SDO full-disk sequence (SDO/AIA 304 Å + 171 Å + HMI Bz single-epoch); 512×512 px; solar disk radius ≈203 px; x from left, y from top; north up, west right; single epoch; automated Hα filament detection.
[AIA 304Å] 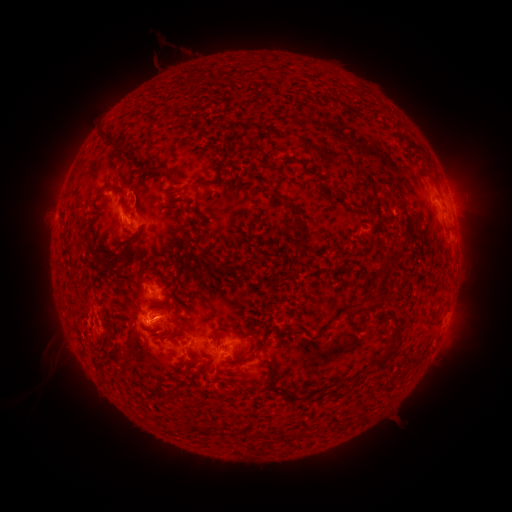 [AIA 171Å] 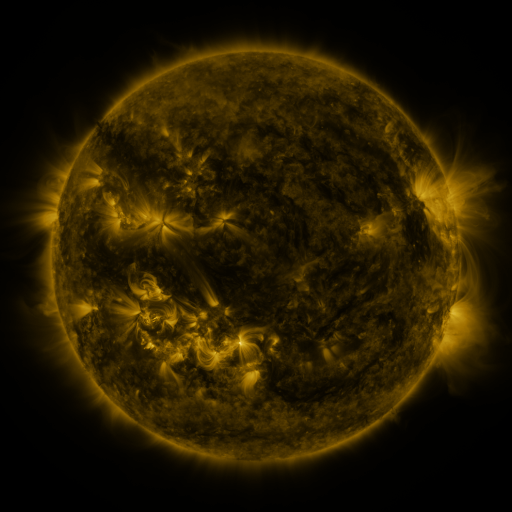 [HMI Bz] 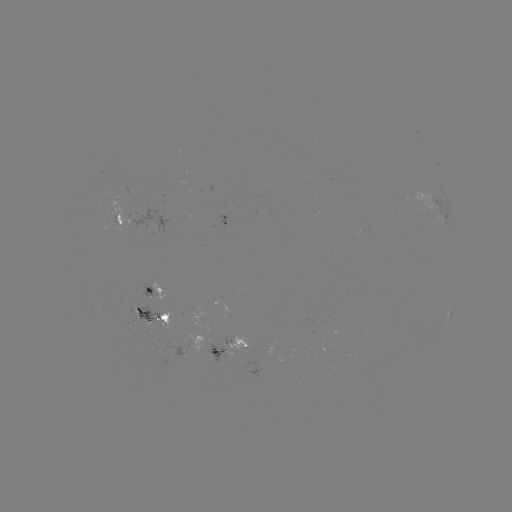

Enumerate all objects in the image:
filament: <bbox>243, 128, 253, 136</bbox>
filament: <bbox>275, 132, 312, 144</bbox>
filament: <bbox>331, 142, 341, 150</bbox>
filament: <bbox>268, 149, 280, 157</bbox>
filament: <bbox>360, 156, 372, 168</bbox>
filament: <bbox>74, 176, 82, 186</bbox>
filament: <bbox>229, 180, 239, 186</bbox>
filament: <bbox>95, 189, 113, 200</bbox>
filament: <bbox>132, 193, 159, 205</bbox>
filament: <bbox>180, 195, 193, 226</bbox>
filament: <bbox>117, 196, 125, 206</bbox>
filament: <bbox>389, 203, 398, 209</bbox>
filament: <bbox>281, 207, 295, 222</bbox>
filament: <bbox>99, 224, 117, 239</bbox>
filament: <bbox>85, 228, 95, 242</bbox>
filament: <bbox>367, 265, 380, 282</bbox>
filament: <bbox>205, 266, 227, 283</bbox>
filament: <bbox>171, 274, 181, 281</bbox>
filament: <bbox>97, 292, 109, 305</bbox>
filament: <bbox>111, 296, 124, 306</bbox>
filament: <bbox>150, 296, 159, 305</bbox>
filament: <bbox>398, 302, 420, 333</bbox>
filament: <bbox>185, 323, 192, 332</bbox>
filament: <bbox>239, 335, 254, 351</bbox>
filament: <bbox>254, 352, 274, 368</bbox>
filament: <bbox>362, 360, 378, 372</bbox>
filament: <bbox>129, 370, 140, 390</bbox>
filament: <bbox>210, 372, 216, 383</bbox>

* * *

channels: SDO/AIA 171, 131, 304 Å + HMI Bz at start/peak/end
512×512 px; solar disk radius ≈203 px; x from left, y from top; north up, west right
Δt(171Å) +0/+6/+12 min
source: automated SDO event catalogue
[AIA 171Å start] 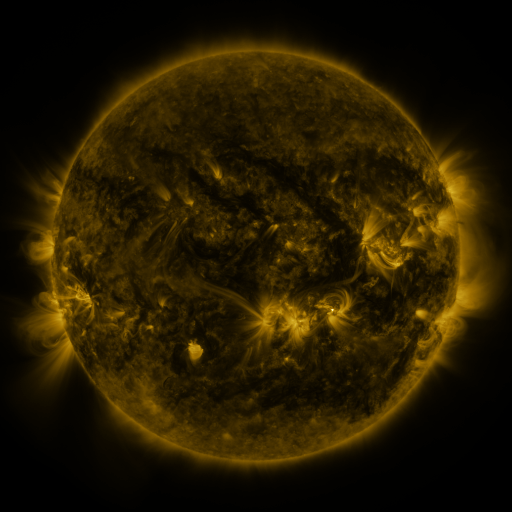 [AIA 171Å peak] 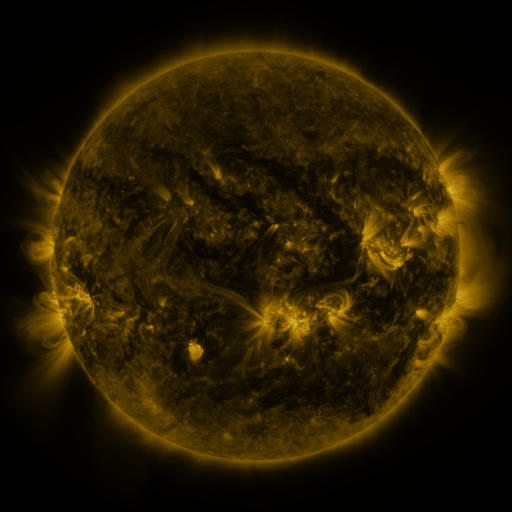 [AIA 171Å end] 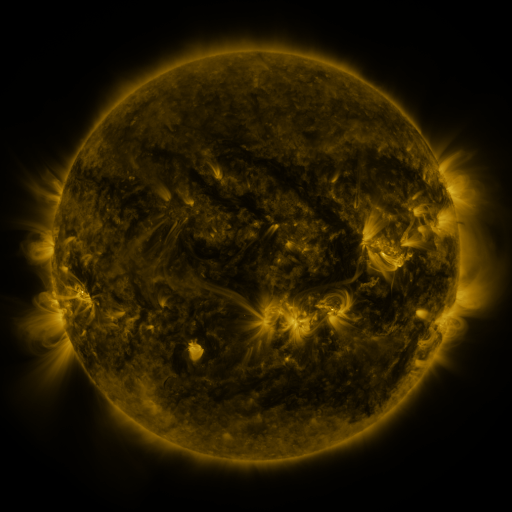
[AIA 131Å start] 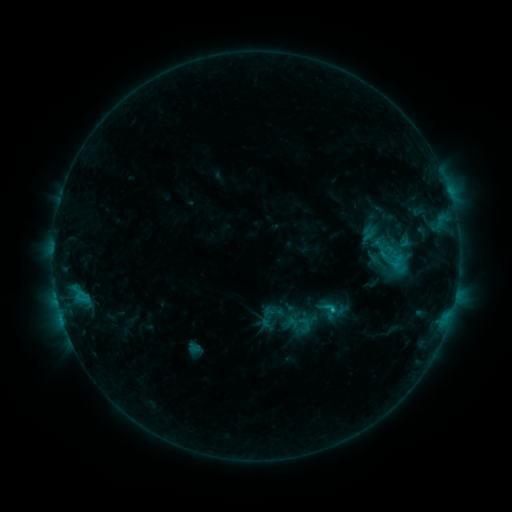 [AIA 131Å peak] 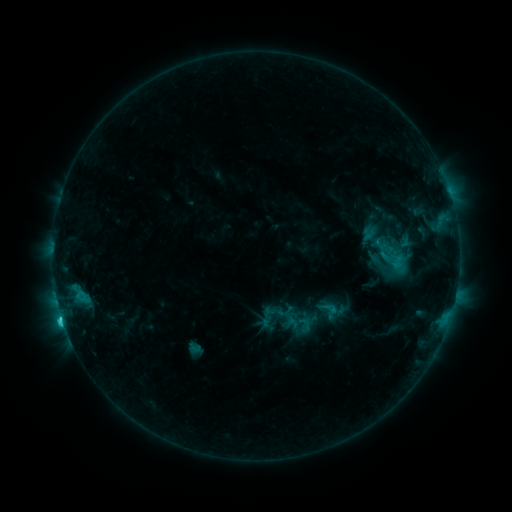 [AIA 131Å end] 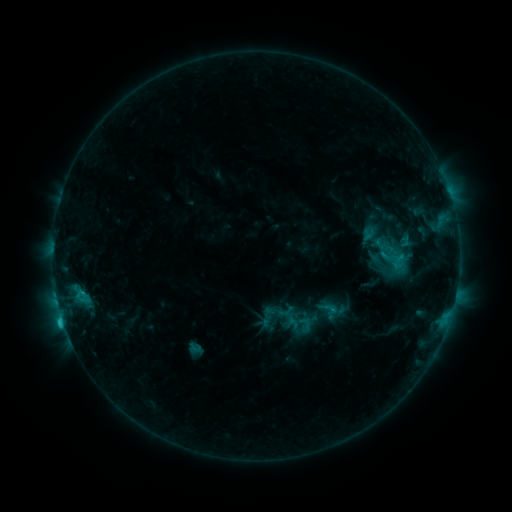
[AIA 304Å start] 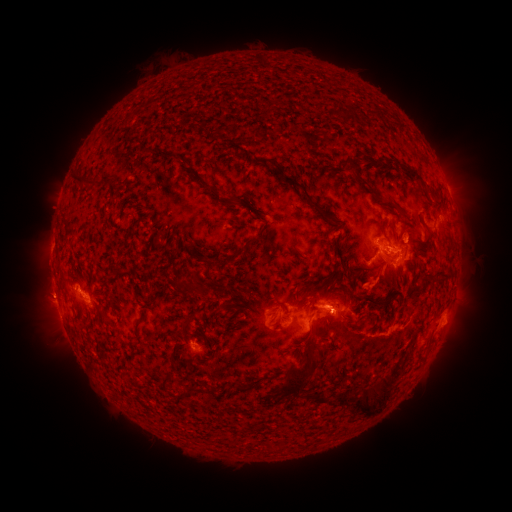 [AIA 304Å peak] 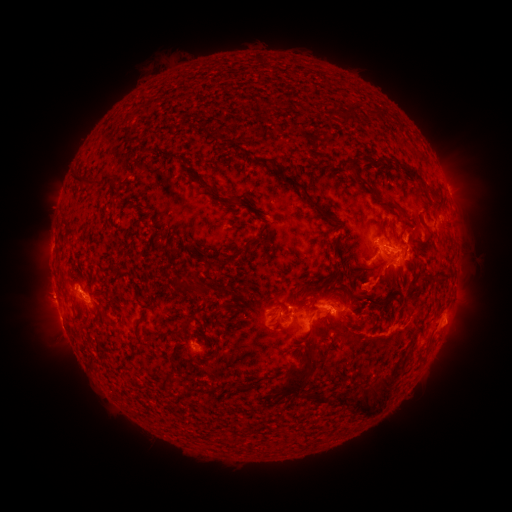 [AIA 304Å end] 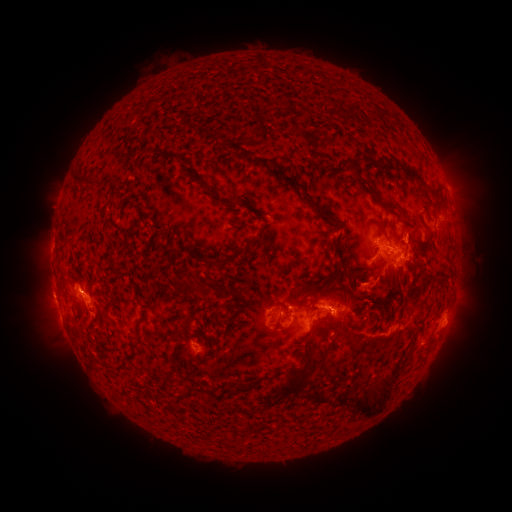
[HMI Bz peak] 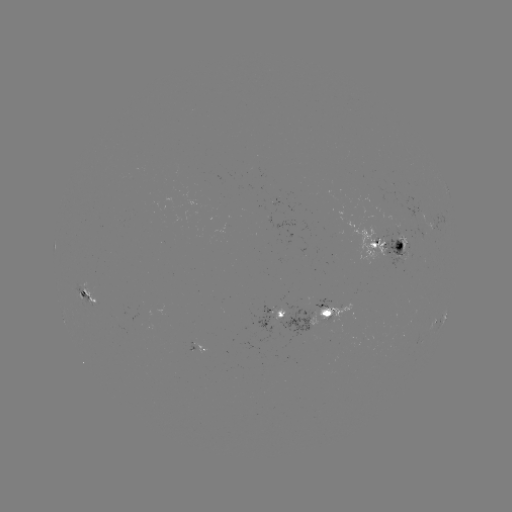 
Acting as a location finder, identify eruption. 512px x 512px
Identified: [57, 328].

==

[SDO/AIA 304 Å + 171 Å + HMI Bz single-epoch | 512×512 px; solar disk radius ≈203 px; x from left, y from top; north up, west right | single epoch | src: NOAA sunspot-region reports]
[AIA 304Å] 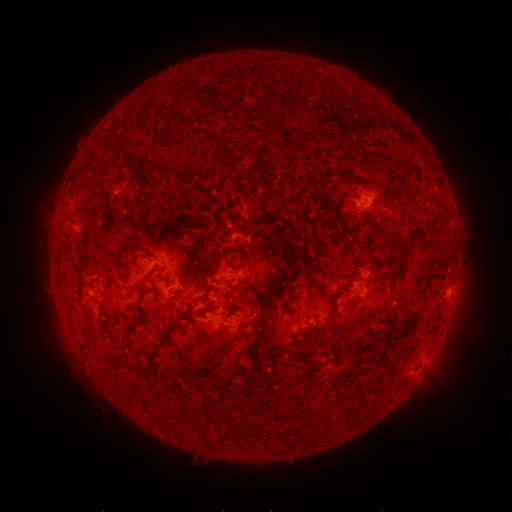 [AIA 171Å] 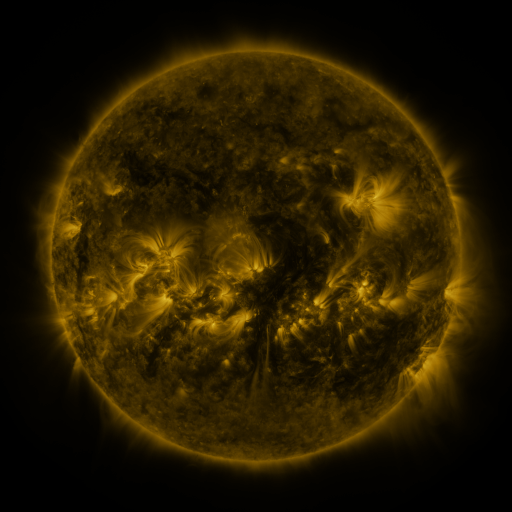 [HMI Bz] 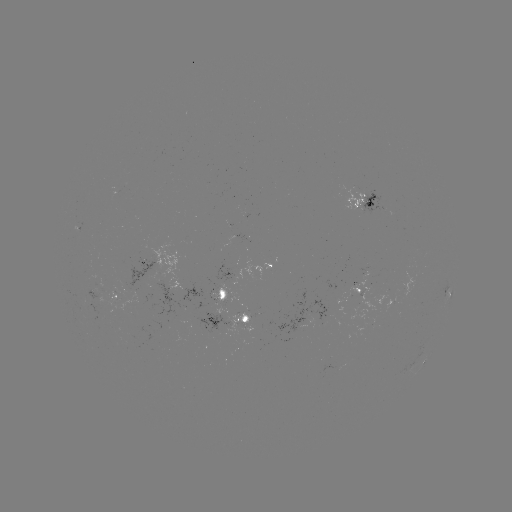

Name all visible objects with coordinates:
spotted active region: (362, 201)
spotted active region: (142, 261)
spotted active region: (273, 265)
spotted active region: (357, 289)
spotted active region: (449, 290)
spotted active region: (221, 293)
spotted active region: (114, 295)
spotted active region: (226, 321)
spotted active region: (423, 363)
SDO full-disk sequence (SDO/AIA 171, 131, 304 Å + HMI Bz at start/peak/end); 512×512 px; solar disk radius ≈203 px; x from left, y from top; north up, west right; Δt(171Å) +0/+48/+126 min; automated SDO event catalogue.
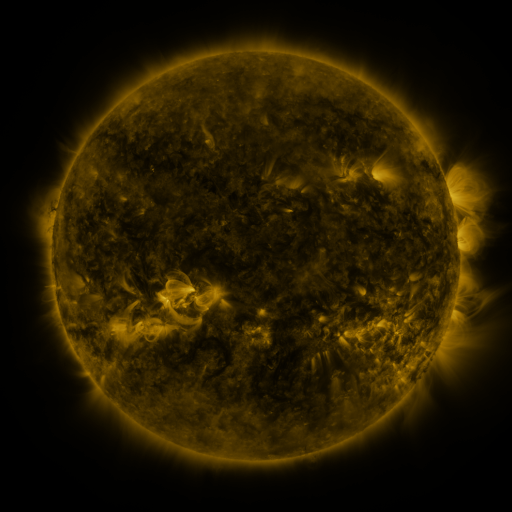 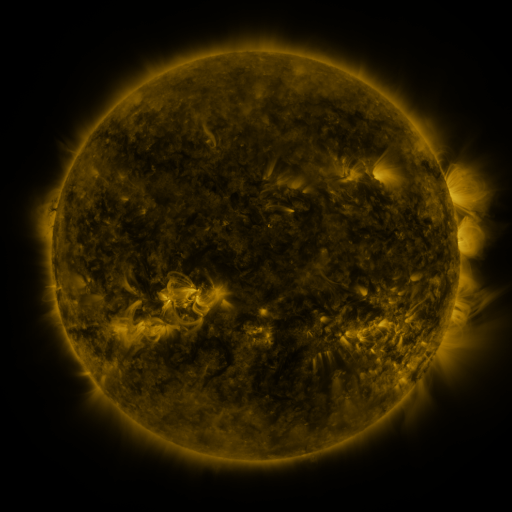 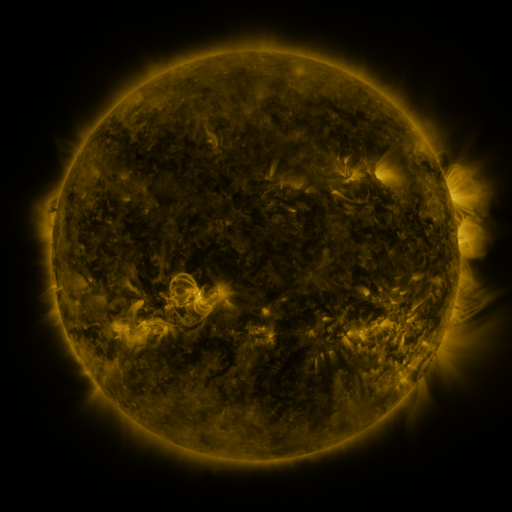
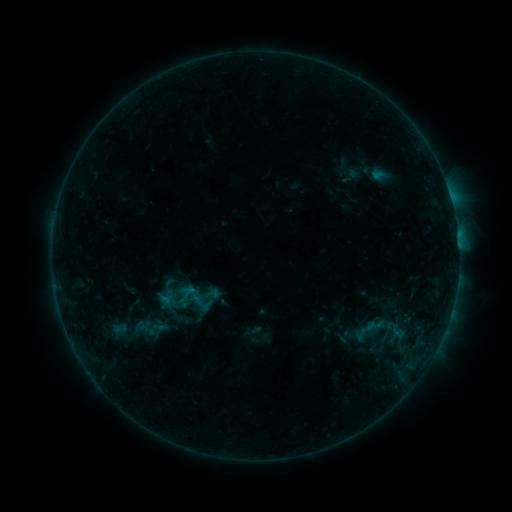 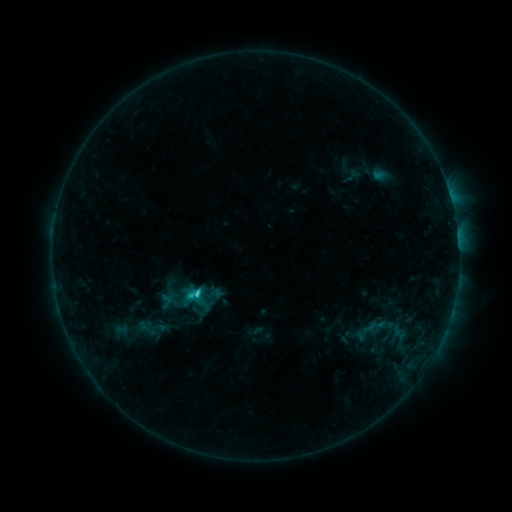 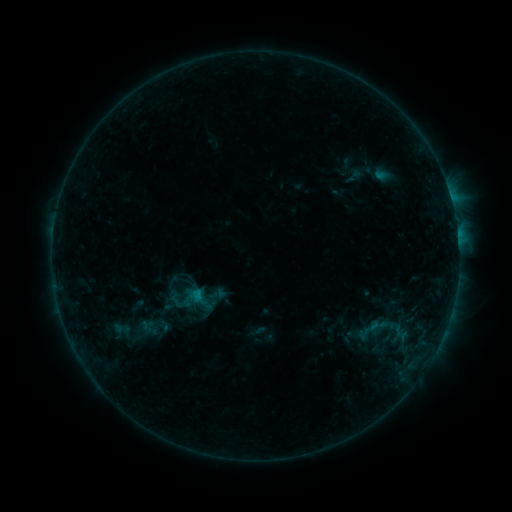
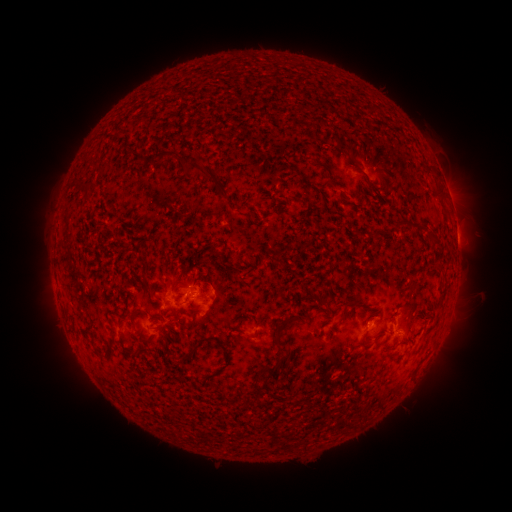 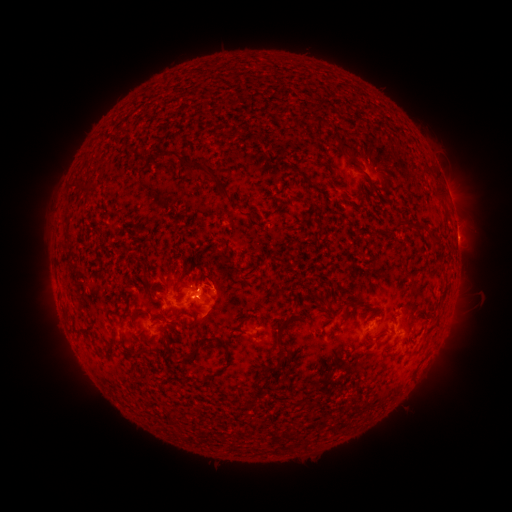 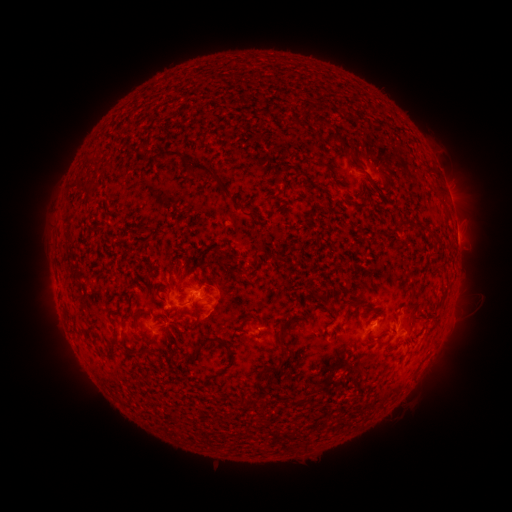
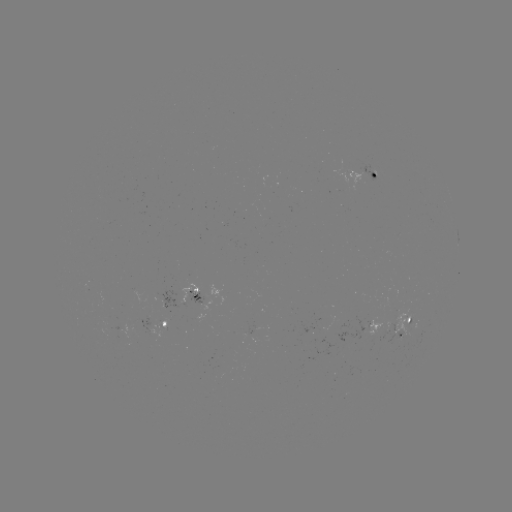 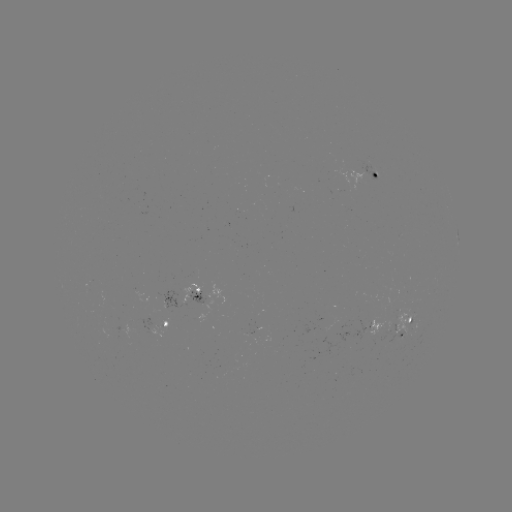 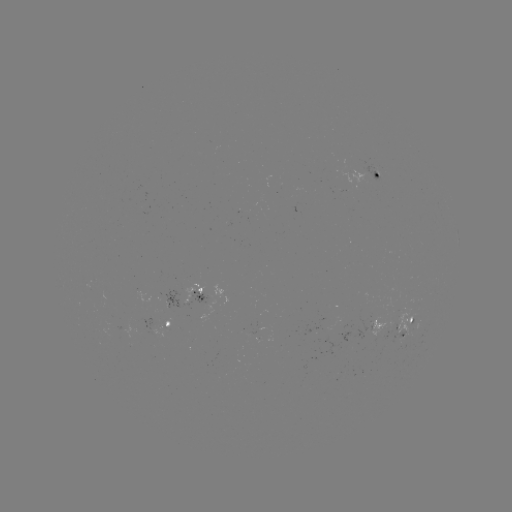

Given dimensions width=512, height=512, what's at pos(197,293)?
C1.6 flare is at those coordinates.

__Your task__. List every line above containing the word "catalogue".

__Response area__.
source: automated SDO event catalogue
SDO full-disk sequence (SDO/AIA 171, 131, 304 Å + HMI Bz at start/peak/end); 512×512 px; solar disk radius ≈203 px; x from left, y from top; north up, west right; Δt(171Å) +0/+48/+126 min; automated SDO event catalogue.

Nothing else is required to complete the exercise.